Suatu hari penguasa Mongol, Timur Lenk memberi hadiah kepada Nasruddin seekor keledai. Tentu pemberian ini mebuat Nasruddin senang bukan kepalang. Di tengah rasa gembiranya, Timur Lenk berkata berpesan kepada Nasruddin,” Tolong ajari keledai itu membaca. Nanti setelah dua minggu datanglah kemari. Aku akan melihat seberapa jauh keledai itu dapat membaca.”
Perintah Timur Lenk membuat Nasruddin kaget. Ia tercenung sejenak. Namun Nasruddin kemudian menyanggupinya. Dua minggu berlalu, Nasruddin kembali ke istana Timur Lenk. Ketika bertemu Timur Lenk langsung menunjuk sebuah buku besar. Nasruddin pun kemudian menuntun keledai itu mendekati buku tersebut.
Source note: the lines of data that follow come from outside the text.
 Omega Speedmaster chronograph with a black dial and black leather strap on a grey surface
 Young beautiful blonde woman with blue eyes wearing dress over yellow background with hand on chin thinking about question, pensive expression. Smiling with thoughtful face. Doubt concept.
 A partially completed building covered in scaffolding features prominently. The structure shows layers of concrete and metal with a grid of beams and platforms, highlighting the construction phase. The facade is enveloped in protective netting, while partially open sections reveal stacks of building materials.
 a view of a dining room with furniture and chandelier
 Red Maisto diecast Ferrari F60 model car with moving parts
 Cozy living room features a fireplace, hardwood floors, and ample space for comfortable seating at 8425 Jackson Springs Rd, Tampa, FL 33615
Suasana menjadi hening. Kemudian Nasruddin membuka sampul buku itu. Terlihat keledai menatap buku itu. Dengan lidahnya mulai membalik halamannya. Selanjutnya setiap halaman dibalik hingga akhir. Setelah selesai keledai menatap Nasrudin.
“Demikianlah. Saat ini keledaiku sudah bisa membaca,” kata Nasruddin dengan tenang.
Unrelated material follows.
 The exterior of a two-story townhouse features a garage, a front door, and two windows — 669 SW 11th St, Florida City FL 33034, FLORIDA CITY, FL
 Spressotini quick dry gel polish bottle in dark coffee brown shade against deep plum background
Timur Lenk taki mau kalah, ia kemudian bertanya kepada Nasruddin dengan penuh selidik, “Bagaimana engkau mengajari keledai itu membaca ?”
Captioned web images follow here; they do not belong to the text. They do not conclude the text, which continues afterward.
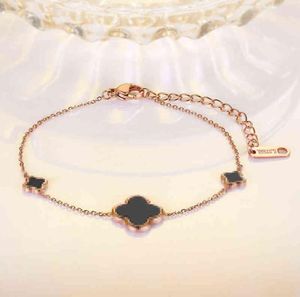 Korean Version of 18k Rose Gold Fourleaf Clover Bracelet for Girls Black Epoxy Titanium Steel Jewelry7410569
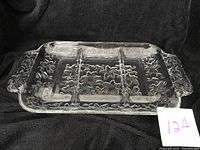 Clear rectangular glass server plate with three divided sections and decorative leaf pattern throughout, including the handles. Photographed against a dark backdrop to highlight etching details.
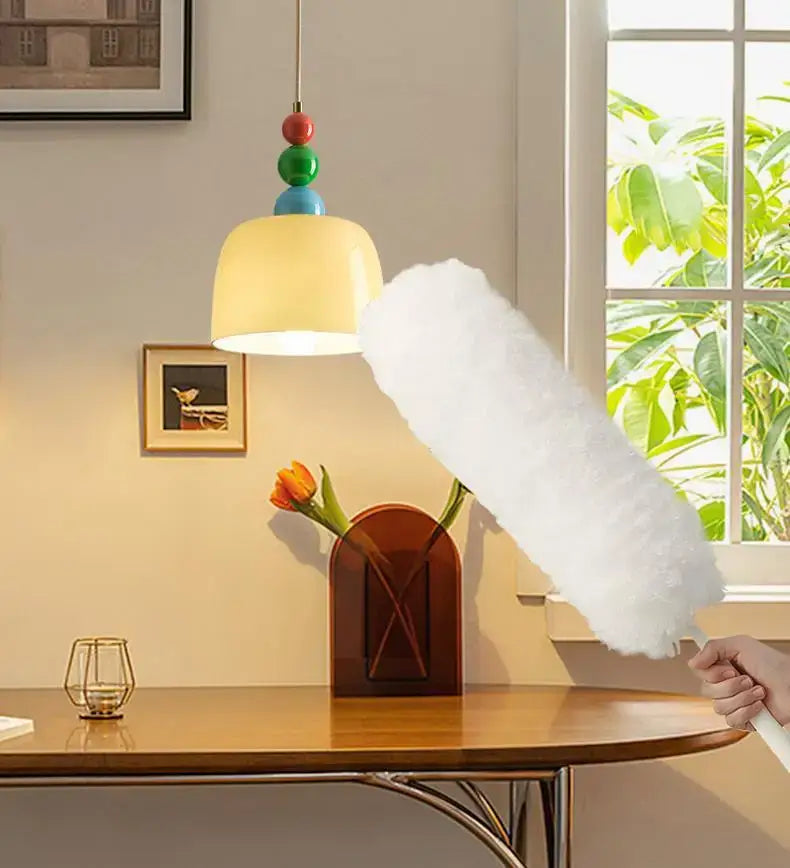 Hand holding white feather duster with long handle near cream style chandelier from decorbites french cream collection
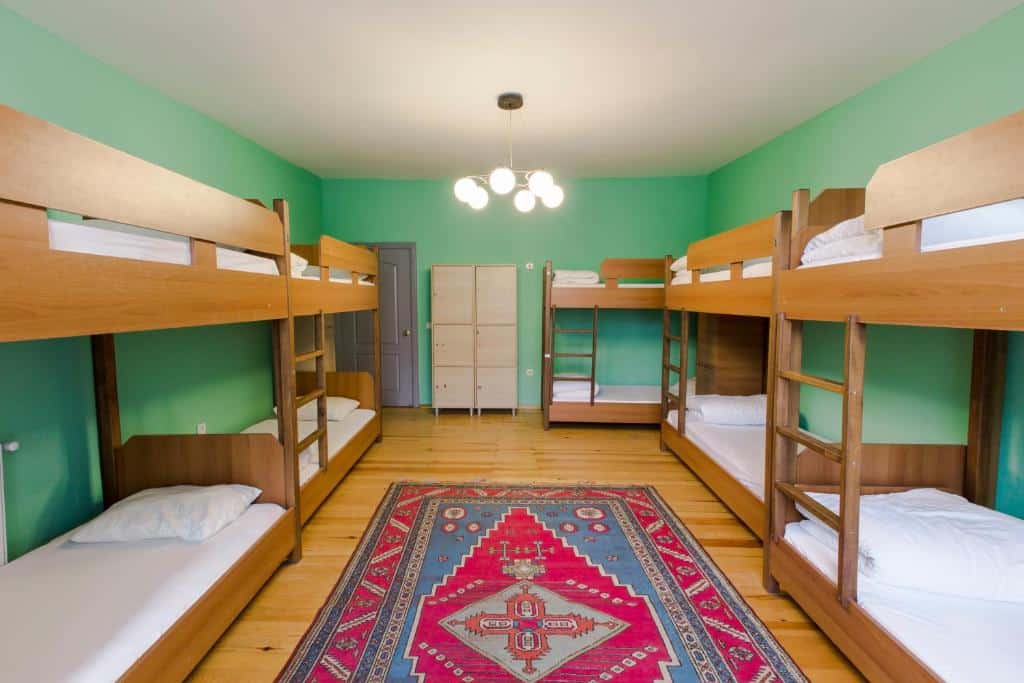 Um quarto com seis beliches de madeira, um tapete colorido, paredes verdes, um roupeiro branco e um armário ao fundo.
“Gampang tuanku. Sesampainya keledai itu di rumah, aku mempersiapkan -lembaran besar yang mirip buku. Namun didalamnya aku sisipkan biji-biji gandum. Keledai kemudian harus belajar membalik-balik halaman demi halaman agar bisa makan biji-biji gandum itu. Hal tersebut dilakukan berkali kali hingga terlatih betul untuk membalik-balik halaman.”
Timur Lenk mendengar dengan bersungut-sungut. “Tapi, Bukankah keledai itu tidak mengerti apa yang dibacanya ?”
“Itu cara membaca keledai. Ia hanya bisa membalik-balik halaman tanpa mengerti isinya. Kalau kita membuka-buka buku tanpa mengerti isinya sering disebut setolol keledai,” kata Nasruddin.
Timur Lenk hanya bisa terdiam mendengar jawaban cerdas Nasruddin.